Coming off their 27th world championship, the Yankees began the 2010s with high expectations. Most of the 2009 team remained intact, although there would be no more Hideki Matsui, who had been with the team since 2003 and was the World Series MVP. There would also be no Johnny Damon or Melky Cabrera either.
Damon signed with the Tigers as a free agent, and the Yankees made the puzzling decision to send Cabrera to Atlanta, to receive reliever Boone Logan and starter Javier Vazquez, who struggled with the Yankees back in 2004. They did, however, get All-Star outfielder Curtis Granderson from Detroit, who was their biggest offseason acquisition.
The team got off to a fast start and had the best record in the Majors at the All-Star break. They would be hit with tragedy though during the break, as legendary public address announcer Bob Sheppard, and principal owner George Steinbrenner passed away within the course of three days. The Yankees would sit atop the division for a majority of the season but could never get the Tampa Bay Rays off of their back.
A notable moment of the season occurred in August when Alex Rodriguez hit his 600th career home run against Toronto. The Yankees stumbled to the finish line, losing eight of their final 11 games and settling for the wild card. In order for the Yankees to repeat as world champions, they’d have to get through a familiar foe in Minnesota in the Division Series, which they did handily, winning in a three-game sweep. However, they were overpowered by the Texas Rangers in the Championship Series, as they were outscored 38-19 in the six-game series.
Analysis: 2010 was a weird and heartbreaking year for the Yankees. They had all of the resources in hand to repeat as world champions but made a couple of nonsensical offseason moves by bringing in random guys like Randy Winn, Chan Ho Park, and Nick Johnson. Javier Vazquez Part II was just as bad as Part I, as the right-hander just couldn’t get it together in New York, pitching to a 5.32 ERA.
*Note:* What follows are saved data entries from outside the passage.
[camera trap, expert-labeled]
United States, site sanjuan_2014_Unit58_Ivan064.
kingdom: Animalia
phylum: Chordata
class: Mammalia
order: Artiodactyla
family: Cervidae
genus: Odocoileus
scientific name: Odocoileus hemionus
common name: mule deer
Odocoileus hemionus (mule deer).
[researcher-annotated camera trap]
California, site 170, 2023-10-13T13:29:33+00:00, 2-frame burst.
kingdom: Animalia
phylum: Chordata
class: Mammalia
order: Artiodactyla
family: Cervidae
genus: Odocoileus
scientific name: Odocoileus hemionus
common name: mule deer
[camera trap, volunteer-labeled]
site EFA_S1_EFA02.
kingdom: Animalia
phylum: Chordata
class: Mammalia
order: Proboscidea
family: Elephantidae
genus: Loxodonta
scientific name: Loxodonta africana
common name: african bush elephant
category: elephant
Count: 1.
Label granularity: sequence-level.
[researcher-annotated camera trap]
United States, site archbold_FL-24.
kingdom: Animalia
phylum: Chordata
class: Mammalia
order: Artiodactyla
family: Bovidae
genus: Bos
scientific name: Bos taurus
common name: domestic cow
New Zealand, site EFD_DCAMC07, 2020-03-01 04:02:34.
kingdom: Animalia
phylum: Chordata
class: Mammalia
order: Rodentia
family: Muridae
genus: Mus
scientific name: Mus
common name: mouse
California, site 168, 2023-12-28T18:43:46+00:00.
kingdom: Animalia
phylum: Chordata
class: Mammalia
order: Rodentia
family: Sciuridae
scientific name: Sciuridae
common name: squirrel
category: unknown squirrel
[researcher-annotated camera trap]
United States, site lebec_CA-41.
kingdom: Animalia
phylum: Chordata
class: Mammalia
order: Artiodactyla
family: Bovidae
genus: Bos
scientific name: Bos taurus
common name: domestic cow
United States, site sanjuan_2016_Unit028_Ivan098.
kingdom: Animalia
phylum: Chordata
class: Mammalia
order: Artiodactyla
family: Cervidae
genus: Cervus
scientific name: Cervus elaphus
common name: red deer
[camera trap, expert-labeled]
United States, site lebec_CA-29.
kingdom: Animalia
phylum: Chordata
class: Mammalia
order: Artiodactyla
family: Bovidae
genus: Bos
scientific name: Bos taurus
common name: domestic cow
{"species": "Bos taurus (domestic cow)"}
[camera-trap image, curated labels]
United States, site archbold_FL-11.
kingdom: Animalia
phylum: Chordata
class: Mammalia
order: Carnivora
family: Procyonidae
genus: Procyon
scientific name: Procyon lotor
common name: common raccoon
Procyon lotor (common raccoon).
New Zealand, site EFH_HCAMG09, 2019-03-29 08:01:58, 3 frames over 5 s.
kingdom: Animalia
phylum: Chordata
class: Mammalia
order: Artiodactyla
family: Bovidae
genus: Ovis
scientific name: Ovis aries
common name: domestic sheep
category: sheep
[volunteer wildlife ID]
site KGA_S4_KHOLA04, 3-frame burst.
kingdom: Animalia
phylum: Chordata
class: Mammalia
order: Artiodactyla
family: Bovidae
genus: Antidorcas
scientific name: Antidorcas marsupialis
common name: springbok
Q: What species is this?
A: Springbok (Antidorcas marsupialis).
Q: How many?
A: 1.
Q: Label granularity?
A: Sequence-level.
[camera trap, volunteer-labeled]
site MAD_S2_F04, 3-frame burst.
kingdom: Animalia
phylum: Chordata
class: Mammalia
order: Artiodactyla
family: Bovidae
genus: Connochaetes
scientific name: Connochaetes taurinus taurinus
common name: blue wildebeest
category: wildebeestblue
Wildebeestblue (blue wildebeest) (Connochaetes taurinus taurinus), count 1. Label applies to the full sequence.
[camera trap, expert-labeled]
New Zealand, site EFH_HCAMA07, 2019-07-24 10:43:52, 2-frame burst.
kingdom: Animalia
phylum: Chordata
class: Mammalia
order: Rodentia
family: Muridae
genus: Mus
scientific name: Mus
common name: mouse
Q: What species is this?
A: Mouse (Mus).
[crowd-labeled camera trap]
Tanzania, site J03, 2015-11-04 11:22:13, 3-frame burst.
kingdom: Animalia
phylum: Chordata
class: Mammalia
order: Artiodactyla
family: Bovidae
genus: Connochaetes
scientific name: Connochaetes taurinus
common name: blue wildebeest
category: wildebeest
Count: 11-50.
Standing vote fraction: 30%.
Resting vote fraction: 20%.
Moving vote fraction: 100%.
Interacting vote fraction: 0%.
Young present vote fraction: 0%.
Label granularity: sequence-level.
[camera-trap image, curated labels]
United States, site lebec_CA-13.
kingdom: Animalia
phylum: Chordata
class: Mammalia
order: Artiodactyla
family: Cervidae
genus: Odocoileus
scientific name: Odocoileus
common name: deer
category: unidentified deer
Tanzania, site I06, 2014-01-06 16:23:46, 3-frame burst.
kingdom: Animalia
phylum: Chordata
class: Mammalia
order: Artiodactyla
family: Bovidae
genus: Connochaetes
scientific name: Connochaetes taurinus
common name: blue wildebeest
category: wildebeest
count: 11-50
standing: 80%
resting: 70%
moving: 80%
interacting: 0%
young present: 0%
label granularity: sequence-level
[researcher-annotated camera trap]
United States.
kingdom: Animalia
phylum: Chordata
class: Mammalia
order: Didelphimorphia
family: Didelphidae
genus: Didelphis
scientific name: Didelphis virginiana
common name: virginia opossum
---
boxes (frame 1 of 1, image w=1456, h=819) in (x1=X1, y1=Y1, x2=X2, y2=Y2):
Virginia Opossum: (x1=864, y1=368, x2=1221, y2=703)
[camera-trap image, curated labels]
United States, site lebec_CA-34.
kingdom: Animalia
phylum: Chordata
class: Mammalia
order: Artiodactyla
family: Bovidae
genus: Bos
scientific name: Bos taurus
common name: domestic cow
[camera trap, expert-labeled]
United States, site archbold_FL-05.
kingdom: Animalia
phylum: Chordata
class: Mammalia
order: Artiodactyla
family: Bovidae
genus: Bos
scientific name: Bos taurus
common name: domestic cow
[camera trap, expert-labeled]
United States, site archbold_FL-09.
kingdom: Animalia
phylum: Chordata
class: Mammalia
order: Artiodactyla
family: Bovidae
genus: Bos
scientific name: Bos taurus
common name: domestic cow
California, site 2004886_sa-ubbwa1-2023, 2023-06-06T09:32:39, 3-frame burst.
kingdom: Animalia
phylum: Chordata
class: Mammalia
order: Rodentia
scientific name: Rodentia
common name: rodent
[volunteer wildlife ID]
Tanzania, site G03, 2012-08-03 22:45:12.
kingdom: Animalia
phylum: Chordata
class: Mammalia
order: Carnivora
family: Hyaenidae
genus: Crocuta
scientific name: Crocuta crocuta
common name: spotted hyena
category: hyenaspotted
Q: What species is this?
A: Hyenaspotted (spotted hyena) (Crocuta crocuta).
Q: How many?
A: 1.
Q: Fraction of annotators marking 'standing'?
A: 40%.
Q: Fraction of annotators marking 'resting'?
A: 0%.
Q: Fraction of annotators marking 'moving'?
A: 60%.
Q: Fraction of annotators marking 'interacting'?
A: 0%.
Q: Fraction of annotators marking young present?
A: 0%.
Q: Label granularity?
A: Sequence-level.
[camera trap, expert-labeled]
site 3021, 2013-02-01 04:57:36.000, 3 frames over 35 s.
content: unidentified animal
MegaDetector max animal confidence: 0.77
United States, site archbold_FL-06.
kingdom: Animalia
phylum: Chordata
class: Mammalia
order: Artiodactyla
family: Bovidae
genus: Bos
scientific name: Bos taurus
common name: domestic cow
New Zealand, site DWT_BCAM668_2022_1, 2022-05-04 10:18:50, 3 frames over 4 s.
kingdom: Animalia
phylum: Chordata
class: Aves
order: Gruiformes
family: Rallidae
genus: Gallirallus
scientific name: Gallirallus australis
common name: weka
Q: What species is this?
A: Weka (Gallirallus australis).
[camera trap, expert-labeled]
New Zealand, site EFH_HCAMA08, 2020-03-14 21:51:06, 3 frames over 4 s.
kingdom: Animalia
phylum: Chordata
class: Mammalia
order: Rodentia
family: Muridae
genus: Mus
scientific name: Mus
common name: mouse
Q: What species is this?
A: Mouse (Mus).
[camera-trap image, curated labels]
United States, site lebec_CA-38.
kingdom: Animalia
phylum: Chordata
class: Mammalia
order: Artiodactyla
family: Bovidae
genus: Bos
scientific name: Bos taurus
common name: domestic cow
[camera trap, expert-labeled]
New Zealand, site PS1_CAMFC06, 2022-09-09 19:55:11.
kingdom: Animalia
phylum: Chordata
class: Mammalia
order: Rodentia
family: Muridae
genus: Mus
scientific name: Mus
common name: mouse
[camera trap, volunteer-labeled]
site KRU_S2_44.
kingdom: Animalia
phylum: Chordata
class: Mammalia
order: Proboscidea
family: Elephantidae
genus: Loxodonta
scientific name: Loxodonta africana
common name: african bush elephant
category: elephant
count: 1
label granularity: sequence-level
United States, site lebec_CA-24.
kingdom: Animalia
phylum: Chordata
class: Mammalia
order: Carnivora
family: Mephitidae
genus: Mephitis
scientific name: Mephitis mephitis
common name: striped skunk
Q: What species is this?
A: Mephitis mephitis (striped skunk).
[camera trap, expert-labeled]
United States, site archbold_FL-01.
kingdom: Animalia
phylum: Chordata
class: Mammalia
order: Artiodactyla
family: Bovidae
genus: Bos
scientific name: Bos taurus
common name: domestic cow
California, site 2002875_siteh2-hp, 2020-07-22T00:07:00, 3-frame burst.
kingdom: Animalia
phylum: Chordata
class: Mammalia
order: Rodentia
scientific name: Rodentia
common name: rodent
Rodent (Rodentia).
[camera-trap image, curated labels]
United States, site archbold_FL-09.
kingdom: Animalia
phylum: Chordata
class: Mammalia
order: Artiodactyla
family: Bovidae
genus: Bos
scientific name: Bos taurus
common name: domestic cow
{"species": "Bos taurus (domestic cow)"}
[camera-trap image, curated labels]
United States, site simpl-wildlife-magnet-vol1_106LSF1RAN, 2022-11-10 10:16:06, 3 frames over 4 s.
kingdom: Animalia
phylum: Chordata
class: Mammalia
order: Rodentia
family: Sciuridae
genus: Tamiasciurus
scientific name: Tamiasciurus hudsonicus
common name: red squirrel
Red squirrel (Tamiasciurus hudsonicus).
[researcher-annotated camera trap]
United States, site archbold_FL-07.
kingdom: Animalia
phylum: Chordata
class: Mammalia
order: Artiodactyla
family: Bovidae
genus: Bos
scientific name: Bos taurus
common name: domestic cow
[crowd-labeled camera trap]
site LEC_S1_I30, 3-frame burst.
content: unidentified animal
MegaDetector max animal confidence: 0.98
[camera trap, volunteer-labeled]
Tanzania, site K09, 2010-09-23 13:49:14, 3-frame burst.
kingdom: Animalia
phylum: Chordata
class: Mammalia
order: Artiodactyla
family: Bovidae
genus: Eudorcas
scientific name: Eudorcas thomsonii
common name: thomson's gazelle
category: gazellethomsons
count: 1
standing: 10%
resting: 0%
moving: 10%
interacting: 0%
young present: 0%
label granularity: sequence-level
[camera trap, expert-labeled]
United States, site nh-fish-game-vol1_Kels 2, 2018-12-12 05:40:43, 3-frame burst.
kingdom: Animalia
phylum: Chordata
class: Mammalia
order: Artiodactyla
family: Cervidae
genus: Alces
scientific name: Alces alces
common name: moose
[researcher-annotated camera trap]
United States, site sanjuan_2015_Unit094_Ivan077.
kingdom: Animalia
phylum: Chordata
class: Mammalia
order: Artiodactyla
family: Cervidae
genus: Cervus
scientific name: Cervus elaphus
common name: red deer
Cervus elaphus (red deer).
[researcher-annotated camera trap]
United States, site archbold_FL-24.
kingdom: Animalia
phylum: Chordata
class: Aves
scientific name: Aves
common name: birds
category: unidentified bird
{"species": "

On the upside, second baseman Robinson Cano had a terrific season, hitting .319, with 29 home runs and 109 runs batted in. Outfielder Nick Swisher made his first and only All-Star team and had a great season hitting .288, with 29 home runs and 89 runs batted in. Starter C.C. Sabathia went on to win 21 games as well and finished third in CY Young voting.
On the downside, shortstop Derek Jeter had one of his worst offensive seasons, as he hit just .270, with 10 homers and 67 runs batted in. Overall, it was a year of underachieving for the team with too many guys who just didn’t fit on the roster.